* _TEXT SEGMENT_
# # # # # # #
These inputs were used for the FNF classification and the Maximum Likelihood Classifier algorithms with nearest neighbor technique was applied. The forests were then further classified into several forest types by using the DEM from SRTM.

2.4. Forest Survey Data

The sampling design in this study modified from the standard operating procedure (SOP) that was developed by Winrock International [31], which follows the Intergovernmental Panel on Climate Change (IPCC) standards [1]. A cluster comprises of four plots and the design is shown in Figure 3. The plot was designed in circular with smaller nests inside. The biggest nest measures 20 m in radius, followed by the smaller nests, measuring 12 and 4 m. The sizes of trees were measured according to the nest sizes, which is summarized in Table 2. Depending on the nest size, it indicates that not all stands were measured in a single plot. In additional to these nests, there is another small nest measuring 2 m in radius, which is used to count saplings (i.e., trees measuring <10 cm in diameter at breast height (dbh) and >1.3 m in height). Clustering of plots at each sampling unit was recommended for natural forest areas and areas that have been selectively logged. The sampling system was designed in such a way to make the data collection process easier and faster, but reliable and representative for a particular forest stratum.
A forest ecosystem normally has five terrestrial carbon pools, which are; (i) aboveground living biomass, (ii) belowground living biomass, (iii) deadwood, (iv) non-tree vegetation and litters, and (v) soil. However, one of the most significant carbon pools is aboveground biomass as it the easiest and the most practical pool to assess, while being representative to an ecosystem. Aboveground biomass comprises all the living components of a tree, including stems, branches, and leaves. Allometric functions are the best way that AGB can be estimated. In this study, a published allometric function for dry inland forest in Asia region was used to estimate the AGB of living trees [32].
AGB = [exp(−1.803 − 0.976E + 0.976ln(ρ) + 2.673ln(D) − 0.0299[ln(D)]2]
AGB denotes aboveground biomass (kg/tree), E represents bioclimatic variable, ρ is wood specific gravity/wood density, and D is dbh.
# # # # # # #
* _SUPPLIED INFORMATION_
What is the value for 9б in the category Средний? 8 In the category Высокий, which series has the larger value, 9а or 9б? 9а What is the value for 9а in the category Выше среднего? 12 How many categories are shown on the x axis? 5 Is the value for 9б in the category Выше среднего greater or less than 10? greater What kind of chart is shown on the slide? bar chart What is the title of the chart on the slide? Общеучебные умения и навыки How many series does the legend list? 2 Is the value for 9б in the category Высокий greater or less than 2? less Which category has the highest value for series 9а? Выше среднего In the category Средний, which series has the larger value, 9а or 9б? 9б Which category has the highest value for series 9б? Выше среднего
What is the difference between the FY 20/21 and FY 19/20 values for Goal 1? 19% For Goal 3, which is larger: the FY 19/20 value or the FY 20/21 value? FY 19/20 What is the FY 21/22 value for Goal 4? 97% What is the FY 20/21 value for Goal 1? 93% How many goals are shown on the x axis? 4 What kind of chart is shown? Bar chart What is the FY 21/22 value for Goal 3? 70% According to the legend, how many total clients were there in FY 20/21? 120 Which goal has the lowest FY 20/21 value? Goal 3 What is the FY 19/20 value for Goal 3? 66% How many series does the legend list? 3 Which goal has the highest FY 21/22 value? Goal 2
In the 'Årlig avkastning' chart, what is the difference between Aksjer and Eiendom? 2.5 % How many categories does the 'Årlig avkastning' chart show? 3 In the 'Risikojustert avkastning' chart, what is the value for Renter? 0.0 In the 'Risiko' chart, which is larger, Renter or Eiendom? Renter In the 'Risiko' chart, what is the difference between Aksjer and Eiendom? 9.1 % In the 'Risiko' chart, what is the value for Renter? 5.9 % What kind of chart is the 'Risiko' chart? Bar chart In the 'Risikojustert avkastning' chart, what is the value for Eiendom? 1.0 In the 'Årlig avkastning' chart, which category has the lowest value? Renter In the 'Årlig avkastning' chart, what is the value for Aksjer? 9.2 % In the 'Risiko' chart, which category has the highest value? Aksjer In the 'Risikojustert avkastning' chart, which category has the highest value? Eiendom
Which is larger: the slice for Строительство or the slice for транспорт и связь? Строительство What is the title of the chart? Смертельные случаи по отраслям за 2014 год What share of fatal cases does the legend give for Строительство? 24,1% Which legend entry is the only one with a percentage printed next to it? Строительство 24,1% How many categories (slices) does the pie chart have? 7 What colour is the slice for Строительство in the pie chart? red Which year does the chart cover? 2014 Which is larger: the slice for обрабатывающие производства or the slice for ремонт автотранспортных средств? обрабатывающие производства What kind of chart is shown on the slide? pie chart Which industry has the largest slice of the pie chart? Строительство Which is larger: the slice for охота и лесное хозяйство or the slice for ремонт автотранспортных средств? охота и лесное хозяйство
# # # # # # #
* _TASKS TO PERFORM_
#1 In the forest survey passage, quote the part that begins at the words that contain "These inputs were" and ends after "DEM from SRTM.".
#2 According to the forest survey passage, what is the radius of the biggest nest in a plot?
#3 Carry on writing the forest survey passage, starting right after its last sentence.

* _RESPONSES PER TASK_
#1
These inputs were used for the FNF classification and the Maximum Likelihood Classifier algorithms with nearest neighbor technique was applied. The forests were then further classified into several forest types by using the DEM from SRTM.

#2 20 m.

#3
A total number of 332 plots have been surveyed between years 2014 and 2016 and were used as sample plots information for this study. The forest survey was conducted in a number of field trips that cover mainly the central parts of Peninsular Malaysia. The States include Terengganu, Pahang, Johor, Negeri Sembilan, Selangor, Perak, Kelantan, and Perlis in the north. In each plot, every tree which meets the dbh size in the nest radius was inventoried. Species of every stand being inventoried was also recorded. Position (coordinate) of each plot was recorded at the center by using hand-held Global Positioning System (GPS) (Trimble Inc., Sunnyvale, CA, USA). The locations of all plots were post-processed by using base position data from the Department of Survey and Mapping Malaysia to ensure the accuracy of the position acquired. Locations of the sample plots are shown in Figure 4 and a summary of the sample plots is given in Table 3.

2.5. Correlation Analysis

The backscatter values from both PALSAR-2 and Sentinel-1A were extracted from the images, which represented HH, HV, VV, and VH polarizations. The AGB at the sample plots on the ground was then correlated with the corresponding backscatter of these polarizations by using linear regression method. Instead of using the single polarization as a variable, several other variables have been derived by manipulating these single polarizations. This manipulation was performed to produce variety of image variables and that to examine the roles of polarization in estimating AGB. Table 4 lists the variables that have been derived from the individual PALSAR-2 and Sentinel-1A and combination of polarizations from both sensors. These variables act as predictors to the AGB at the sample plots.
Simple linear regression method was used to investigate the relationship between the AGB and the image variables. Multiple linear regressions were also applied to the variables to observe whether the combination of polarizations from both PALSAR-2 and Sentinel-1A able to improve strength of the correlations. Manipulation of polarization of individual PALSAR-2 and Sentinel-1A as well as combination of both sensors were tested and multiple variable equations have been produced. The relationship between backscatter and AGB is represented in a common linear function as y = ax + b, x and y denote image variables and AGB, respectively and a and b are the equation coefficients. The strength of the relationship was measured by the derived coefficient of correlation (R2). The greater R2 indicates a stronger relationship between two variables; the value R2 of 0 means no correlation and 1 is a perfect correlation. In this case, the prediction equation with the highest R2 was selected to estimate AGB within the entire study area.
Studies [9,11,33] have demonstrated that PALSAR polarization data actually has a logarithmic relationship with AGB. Therefore, instead of employing linear regression only, the study also attempted to correlate the AGB with the polarizations in a non-linear form. However, this method was applied only on the individual polarizations, i.e., HH, HV, VV, and VH. Similar to simple linear regression, the estimation models used AGB as independent variable to observe the sensitivity of the backscatter to the AGB. The relationship between backscatter and AGB is commonly represented in exponential an function as y = a × e(xb), where x and y denote image variables and AGB, respectively and a and b are the equation coefficients.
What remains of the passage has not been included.